>> Start Extracted data

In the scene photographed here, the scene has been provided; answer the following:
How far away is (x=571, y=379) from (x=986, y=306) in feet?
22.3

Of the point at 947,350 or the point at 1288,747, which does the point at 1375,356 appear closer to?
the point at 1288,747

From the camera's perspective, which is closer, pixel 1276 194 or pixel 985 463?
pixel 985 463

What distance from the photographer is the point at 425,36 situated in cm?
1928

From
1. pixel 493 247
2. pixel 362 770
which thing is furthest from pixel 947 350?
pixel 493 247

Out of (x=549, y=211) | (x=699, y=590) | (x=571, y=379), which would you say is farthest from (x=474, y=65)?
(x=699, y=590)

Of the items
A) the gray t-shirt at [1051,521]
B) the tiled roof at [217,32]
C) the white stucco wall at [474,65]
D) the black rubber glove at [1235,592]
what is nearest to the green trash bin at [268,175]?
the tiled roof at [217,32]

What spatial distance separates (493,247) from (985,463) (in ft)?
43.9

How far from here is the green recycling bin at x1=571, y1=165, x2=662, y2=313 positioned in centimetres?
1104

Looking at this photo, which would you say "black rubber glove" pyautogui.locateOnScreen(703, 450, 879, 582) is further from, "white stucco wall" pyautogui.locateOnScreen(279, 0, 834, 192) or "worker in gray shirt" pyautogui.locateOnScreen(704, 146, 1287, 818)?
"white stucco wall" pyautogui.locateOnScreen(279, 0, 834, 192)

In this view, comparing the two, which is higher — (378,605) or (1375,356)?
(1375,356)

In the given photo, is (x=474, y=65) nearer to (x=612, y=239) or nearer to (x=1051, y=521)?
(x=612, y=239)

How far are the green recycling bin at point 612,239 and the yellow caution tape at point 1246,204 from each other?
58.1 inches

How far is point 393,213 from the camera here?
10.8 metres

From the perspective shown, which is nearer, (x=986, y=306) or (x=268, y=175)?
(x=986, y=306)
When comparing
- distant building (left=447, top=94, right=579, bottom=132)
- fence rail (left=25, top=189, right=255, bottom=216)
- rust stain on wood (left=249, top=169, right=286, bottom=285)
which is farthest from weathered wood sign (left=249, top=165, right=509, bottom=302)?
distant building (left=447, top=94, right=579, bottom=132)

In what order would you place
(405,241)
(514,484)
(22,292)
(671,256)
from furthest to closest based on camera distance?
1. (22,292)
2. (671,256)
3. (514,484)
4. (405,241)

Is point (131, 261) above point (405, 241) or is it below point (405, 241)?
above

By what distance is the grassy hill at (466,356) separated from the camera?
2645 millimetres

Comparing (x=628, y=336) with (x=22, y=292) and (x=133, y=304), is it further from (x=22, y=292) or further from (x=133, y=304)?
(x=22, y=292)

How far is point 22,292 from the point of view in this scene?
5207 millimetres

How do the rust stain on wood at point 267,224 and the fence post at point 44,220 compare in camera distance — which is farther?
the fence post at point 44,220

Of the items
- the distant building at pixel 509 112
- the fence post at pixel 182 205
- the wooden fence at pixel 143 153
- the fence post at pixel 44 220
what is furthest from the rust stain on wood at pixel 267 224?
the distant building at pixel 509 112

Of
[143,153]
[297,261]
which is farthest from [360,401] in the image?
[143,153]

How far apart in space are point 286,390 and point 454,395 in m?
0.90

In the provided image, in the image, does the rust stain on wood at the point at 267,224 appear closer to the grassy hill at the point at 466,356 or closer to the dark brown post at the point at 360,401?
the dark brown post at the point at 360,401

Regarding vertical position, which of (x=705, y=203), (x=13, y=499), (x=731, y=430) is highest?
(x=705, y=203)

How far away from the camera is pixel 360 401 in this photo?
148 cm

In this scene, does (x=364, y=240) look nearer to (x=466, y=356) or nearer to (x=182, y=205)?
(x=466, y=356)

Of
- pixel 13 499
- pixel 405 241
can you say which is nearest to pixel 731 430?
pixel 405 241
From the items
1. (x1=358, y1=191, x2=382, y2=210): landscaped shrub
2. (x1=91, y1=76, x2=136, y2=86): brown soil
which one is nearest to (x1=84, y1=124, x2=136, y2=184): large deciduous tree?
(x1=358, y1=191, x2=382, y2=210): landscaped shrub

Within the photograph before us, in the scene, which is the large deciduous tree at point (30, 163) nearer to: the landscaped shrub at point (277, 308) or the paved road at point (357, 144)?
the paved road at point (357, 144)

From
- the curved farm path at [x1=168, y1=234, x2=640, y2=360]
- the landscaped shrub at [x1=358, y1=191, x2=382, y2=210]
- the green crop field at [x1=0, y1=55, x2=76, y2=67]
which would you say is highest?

>> End Extracted data

Objective: Reproduce all the entries above with each "green recycling bin" replaced by "green waste bin", leaving everything else unchanged.

Exercise solution:
In the scene photographed here, the scene has been provided; answer the following:
How far away is (x=571, y=379) from (x=986, y=306) in feet?
22.3

Of the point at 947,350 or the point at 1288,747, which does the point at 1375,356 appear closer to?
the point at 1288,747

From the camera's perspective, which is closer, pixel 1276 194 or pixel 985 463?
pixel 985 463

What distance from the photographer is the point at 425,36 situated in cm?
1928

From
1. pixel 493 247
2. pixel 362 770
which thing is furthest from pixel 947 350?
pixel 493 247

Out of (x=549, y=211) | (x=699, y=590) | (x=571, y=379), which would you say is farthest from (x=474, y=65)?
(x=699, y=590)

Of the items
A) the gray t-shirt at [1051,521]
B) the tiled roof at [217,32]
C) the white stucco wall at [474,65]
D) the black rubber glove at [1235,592]
what is nearest to the green trash bin at [268,175]?
the tiled roof at [217,32]

What spatial distance separates (493,247) from (985,463) (in ft)?
43.9

How far from here is the green waste bin at x1=571, y1=165, x2=662, y2=313 positioned in centimetres?
1104

Looking at this photo, which would you say "black rubber glove" pyautogui.locateOnScreen(703, 450, 879, 582) is further from, "white stucco wall" pyautogui.locateOnScreen(279, 0, 834, 192) or "worker in gray shirt" pyautogui.locateOnScreen(704, 146, 1287, 818)?
"white stucco wall" pyautogui.locateOnScreen(279, 0, 834, 192)

In this view, comparing the two, which is higher — (378,605) or (1375,356)?
(1375,356)

In the given photo, is (x=474, y=65) nearer to (x=612, y=239) or nearer to (x=1051, y=521)?
(x=612, y=239)

How far are the green waste bin at point 612,239 and the yellow caution tape at point 1246,204 from each other?
58.1 inches

How far is point 393,213 from the camera here?
10.8 metres

From the perspective shown, which is nearer, (x=986, y=306) or (x=268, y=175)?
(x=986, y=306)
When comparing
- distant building (left=447, top=94, right=579, bottom=132)
- fence rail (left=25, top=189, right=255, bottom=216)
- rust stain on wood (left=249, top=169, right=286, bottom=285)
which is farthest from weathered wood sign (left=249, top=165, right=509, bottom=302)?
distant building (left=447, top=94, right=579, bottom=132)

In what order would you place
(405,241)
(514,484)
(22,292)
(671,256)
from furthest to closest based on camera distance?
1. (22,292)
2. (671,256)
3. (514,484)
4. (405,241)

Is point (131, 261) above point (405, 241) or is it below point (405, 241)?
above

By what distance is the grassy hill at (466,356) separated from the camera?
2645 millimetres

Comparing (x=628, y=336) with (x=22, y=292) and (x=133, y=304), is it further from (x=22, y=292) or further from (x=133, y=304)?
(x=22, y=292)

How far is point 22,292 from the point of view in this scene?
5207 millimetres

How do the rust stain on wood at point 267,224 and the fence post at point 44,220 compare in camera distance — which is farther?
the fence post at point 44,220

Of the items
- the distant building at pixel 509 112
- the fence post at pixel 182 205
- the wooden fence at pixel 143 153
- the fence post at pixel 44 220
what is furthest from the rust stain on wood at pixel 267 224?
the distant building at pixel 509 112

Of
[143,153]
[297,261]
which is farthest from [360,401] in the image?
[143,153]

How far apart in space are point 286,390 and point 454,395 in m?
0.90

In the provided image, in the image, does the rust stain on wood at the point at 267,224 appear closer to the grassy hill at the point at 466,356 or closer to the dark brown post at the point at 360,401?
the dark brown post at the point at 360,401

Regarding vertical position, which of (x=705, y=203), (x=13, y=499), (x=731, y=430) is highest?
(x=705, y=203)

How far away from the camera is pixel 360 401 in this photo?
148 cm

In this scene, does (x=364, y=240) look nearer to (x=466, y=356) or nearer to (x=182, y=205)?
(x=466, y=356)

Of
- pixel 13 499
- pixel 405 241
can you say which is nearest to pixel 731 430?
pixel 405 241
From the items
1. (x1=358, y1=191, x2=382, y2=210): landscaped shrub
2. (x1=91, y1=76, x2=136, y2=86): brown soil
which one is nearest to (x1=84, y1=124, x2=136, y2=184): large deciduous tree?
(x1=358, y1=191, x2=382, y2=210): landscaped shrub

Within the photograph before us, in the scene, which is the large deciduous tree at point (30, 163) nearer to: the landscaped shrub at point (277, 308) or the paved road at point (357, 144)?
the paved road at point (357, 144)

From
- the curved farm path at [x1=168, y1=234, x2=640, y2=360]
- the landscaped shrub at [x1=358, y1=191, x2=382, y2=210]
- the green crop field at [x1=0, y1=55, x2=76, y2=67]
which would you say is highest?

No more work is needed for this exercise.